▶ _Items listed in a dataset_:
_____
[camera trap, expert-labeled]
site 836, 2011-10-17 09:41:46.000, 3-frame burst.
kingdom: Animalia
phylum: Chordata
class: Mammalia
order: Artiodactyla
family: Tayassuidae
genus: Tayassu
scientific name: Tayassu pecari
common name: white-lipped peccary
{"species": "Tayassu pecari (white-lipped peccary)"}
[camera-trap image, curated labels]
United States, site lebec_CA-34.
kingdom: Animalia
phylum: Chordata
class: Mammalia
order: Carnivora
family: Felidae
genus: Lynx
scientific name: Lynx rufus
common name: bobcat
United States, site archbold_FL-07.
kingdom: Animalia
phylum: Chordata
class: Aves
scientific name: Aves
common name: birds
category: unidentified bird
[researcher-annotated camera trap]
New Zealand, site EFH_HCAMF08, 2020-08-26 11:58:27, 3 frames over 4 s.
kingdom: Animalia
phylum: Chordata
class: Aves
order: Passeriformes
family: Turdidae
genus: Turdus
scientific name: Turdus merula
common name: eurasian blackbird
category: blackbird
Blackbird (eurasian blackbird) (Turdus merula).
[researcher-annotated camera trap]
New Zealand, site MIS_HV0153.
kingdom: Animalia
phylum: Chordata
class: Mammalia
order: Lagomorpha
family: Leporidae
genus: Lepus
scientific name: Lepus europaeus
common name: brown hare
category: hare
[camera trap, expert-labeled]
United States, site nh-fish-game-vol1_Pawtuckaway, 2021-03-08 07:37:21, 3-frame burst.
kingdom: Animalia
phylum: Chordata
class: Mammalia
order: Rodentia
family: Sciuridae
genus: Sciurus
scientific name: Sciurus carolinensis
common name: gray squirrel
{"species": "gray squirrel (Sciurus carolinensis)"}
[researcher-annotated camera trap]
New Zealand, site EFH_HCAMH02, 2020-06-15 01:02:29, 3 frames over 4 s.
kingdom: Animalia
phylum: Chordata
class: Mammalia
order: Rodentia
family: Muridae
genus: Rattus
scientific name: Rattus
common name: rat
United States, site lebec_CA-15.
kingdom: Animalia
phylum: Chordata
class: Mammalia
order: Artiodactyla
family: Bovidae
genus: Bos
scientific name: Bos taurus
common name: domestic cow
_____
▶ _Task_:
Please filter the entries above down to the lines holding "order" and copy them.

▶ _Task solution_:
order: Artiodactyla
order: Carnivora
order: Passeriformes
order: Lagomorpha
order: Rodentia
order: Rodentia
order: Artiodactyla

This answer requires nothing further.